___ Text segment

Coaching of Teachers Found to Boost Student Reading

By Debra Viadero

An innovative study of 17 schools along the East Coast suggests that putting literacy coaches in schools can help boost students' reading skills by as much as 32 percent over three years.

The study, which was presented here on May 1 during the annual meeting of the American Educational Research Association, is as notable for its methods as for its results. It's among the first of what many scholars hope will be a new generation of studies that offer solid clues not only to what works but also when, under what conditions, and to some extent, why.

The study finds that reading gains are greatest in schools where teachers receive a larger amount of coaching. It also finds that the amount of coaching that teachers receive varies widely and is influenced by an array of factors, including relationships among staff members and how teachers envision their roles.

"This shows that this initiative can build networks and build social capacity in schools, and you can actually measure these things," said Anthony S. Bryk, who led the four-year study with current and former Stanford University graduate students. He is currently the president of the Carnegie Foundation for the Advancement of Teaching, which is located on the university's campus in California.

The study, which was paid for by the federal Institute of Education Sciences, focused on the Literacy Collaborative, a program developed by researchers at Ohio State University in Columbus. Used in more than 700 schools nationwide, the program trains teachers to become literacy coaches, who then work one-on-one with their colleagues on a half-time basis to spread a set of teaching routines drawn from principles of cognitive science.

Teachers in Literacy Collaborative classrooms might, for example, help walk students through decoding processes as they read aloud or lead children in groups as they read progressively more-difficult texts.

______

- _What you will do_
1. In the article on literacy coaching, who paid for the study of the Literacy Collaborative?
2. Carry on the article about literacy coaching, picking up after its final sentence.

___ Recorded information

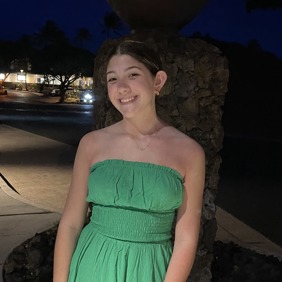 65440e4b68fe3d5b41f6a472_Hailey Arnell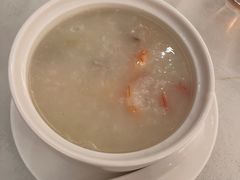-南海渔村(珠江新城店)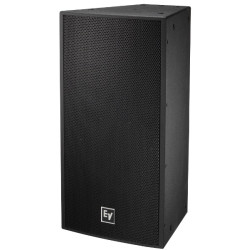 Electro-Voice EVF-1122D/126-PIB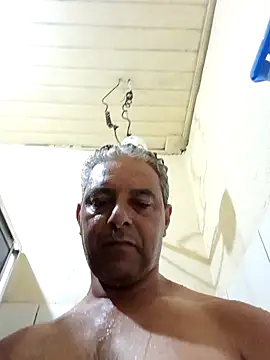 gordonunes online show from 02-11-26, 02:27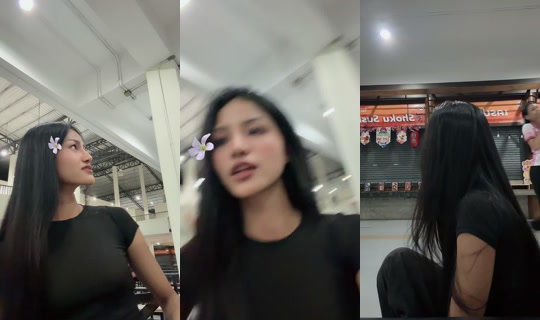 aum_natda TikTok Live — Sep 3, 2026, 12:18 PM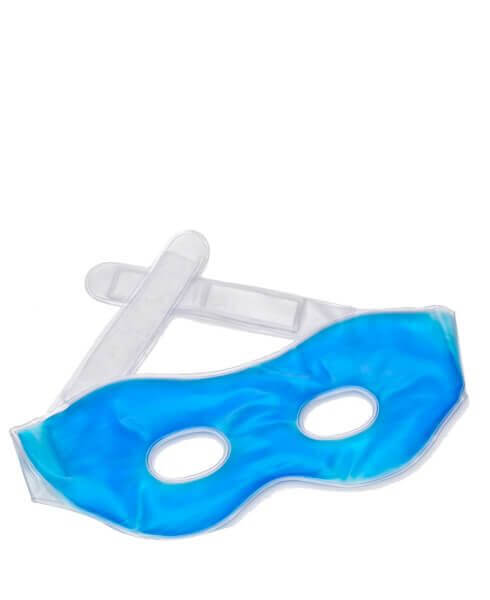 Ontspanningsproducten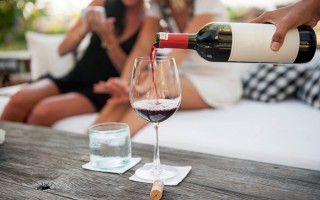 Ask the Etiquette Expert: Friendship Advice for Hosting a Dinner by Diane Gottsman Etiquette Expert and Modern Manners Authority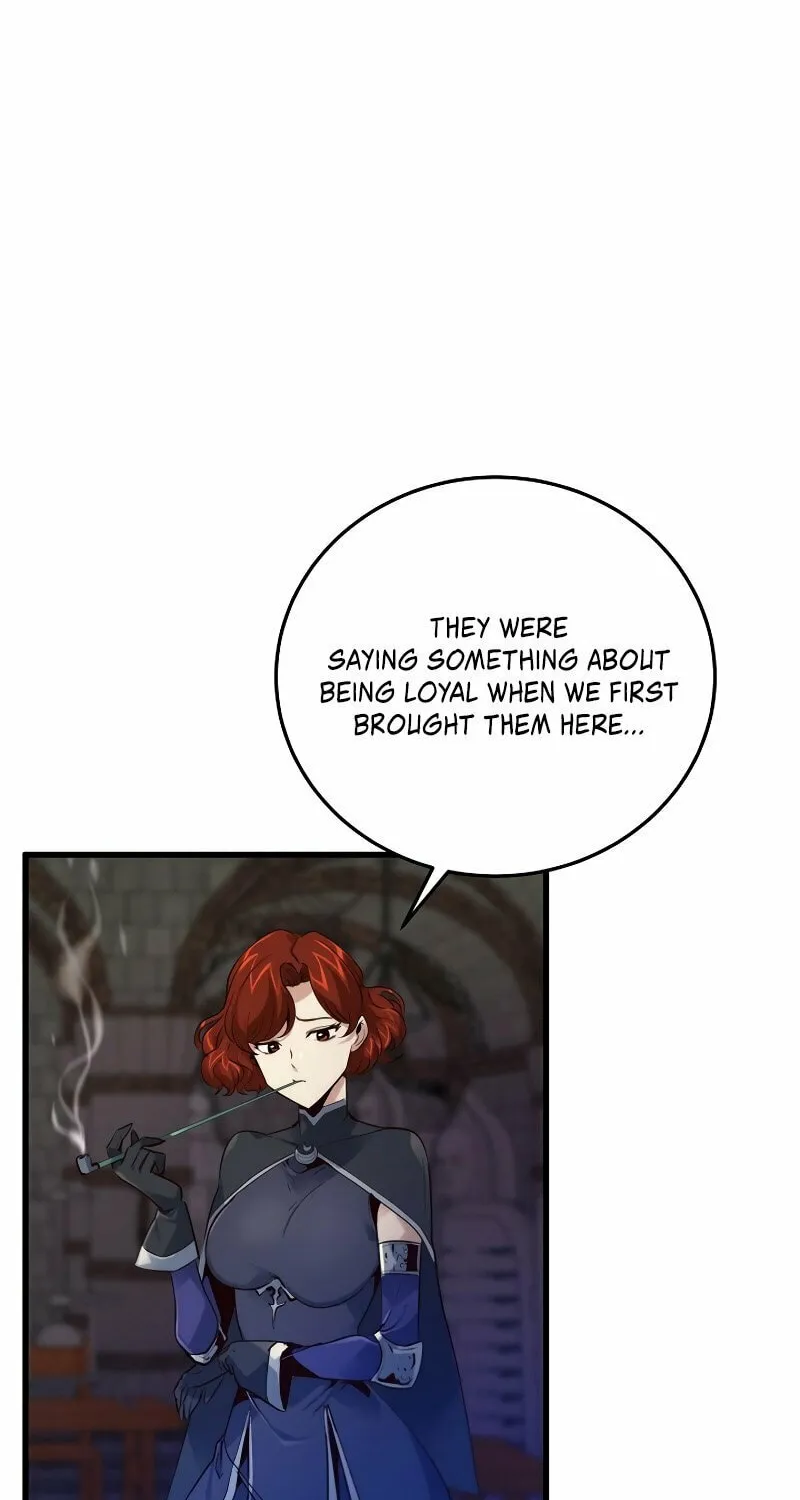 Surviving With an SSS-Rank Inventory Chapter 19 page 83 - 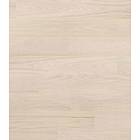 Tarkett Premium Klick Ek 1 Strip Cotton White Tarkett Shade 220x20cm 6st/förp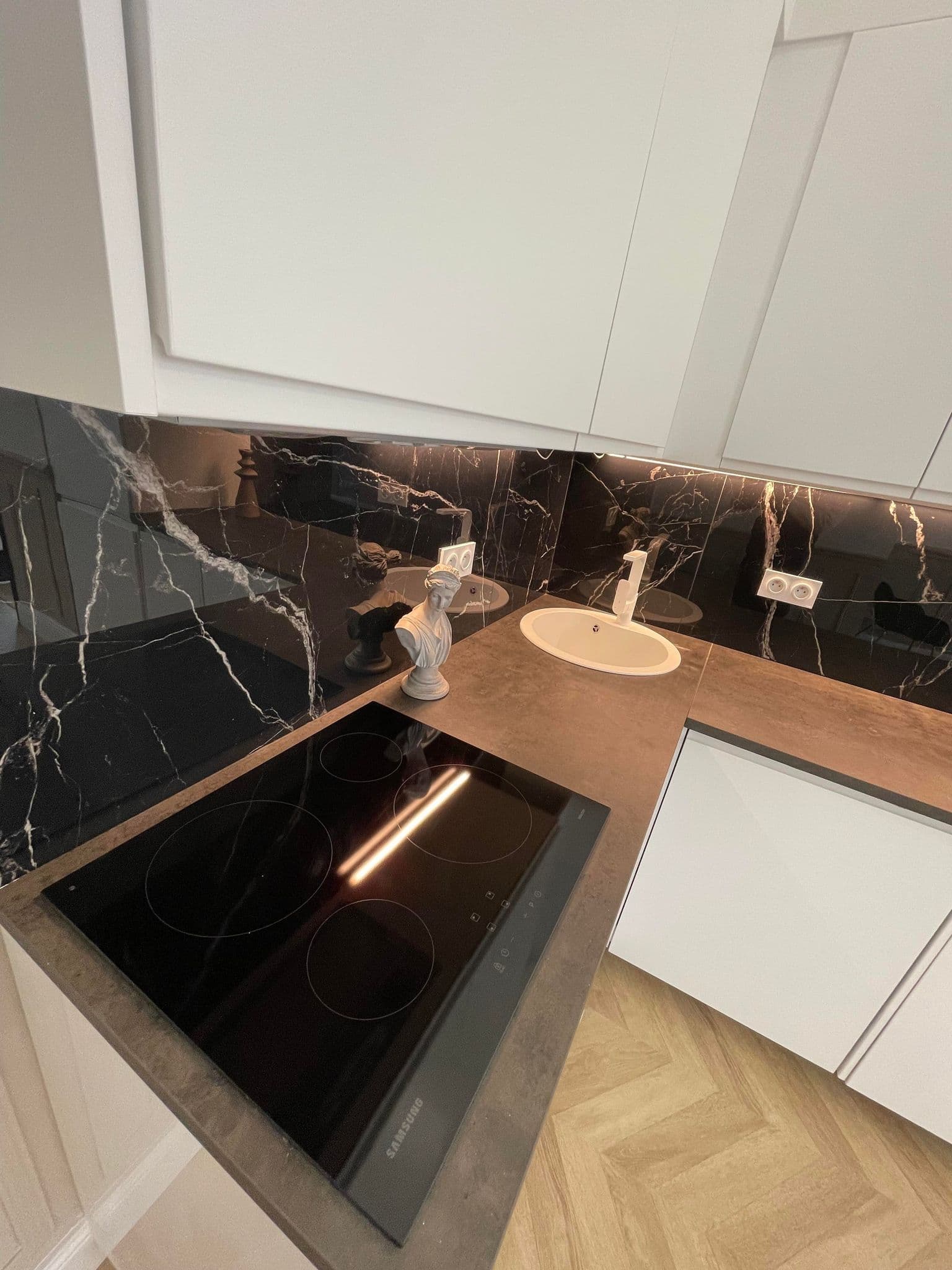 Nice Fleurs – Saint Philippe (1) - Photo 2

______

- _Your written answers_
1. The federal Institute of Education Sciences.

2.
Value-Added Approach

The researchers tracked the implementation of the program in K-2 classroom in 17 schools. The total number of 8,520 students included in the study represented a mix of social and economic characteristics. For example, even though 45 percent of the students in the total sample came from low-income families, the percentages of students in each school who qualified for federally subsidized school meals—a commonly used indicator of family poverty—ranged from a low of 19 percent to a high of 86 percent.

To calculate the program's learning impact, the researchers used value-added techniques to compare students' progress on various reading-related tests and tasks with how much students would have been expected to gain on those measures with more-typical instruction.

They found that students' reading skills grew 16 percent beyond predicted levels the first year, 28 percent more than expected by the second year, and 32 percent more than predicted by the third year.

But, as with many school improvement measures, the results varied widely from school to school, and even more from teacher to teacher within the same schools, said Gina Biancarosa, an assistant professor of education at the University of Oregon, in Eugene, who co-authored the study with Mr. Bryk, along with Allison C. Atteberry and Heather J. Hough, both doctoral students at Stanford University.

One explanation for that variation, the researchers learned, was coaching. Teachers and schools that experienced more coaching sessions tended to spur bigger learning gains in their students. Some teachers received no coaching over the course of the study, while others had as many as 43 sessions.

The teachers who got the most coaching were new teachers, teachers committed to the school and the reform model, and those who were found, through baseline surveys, to be more likely to initiate work-related interactions with other teachers.

"So in some ways, coaching is a voluntary activity," Ms. Atteberry said.

Accelerating Teacher Learning?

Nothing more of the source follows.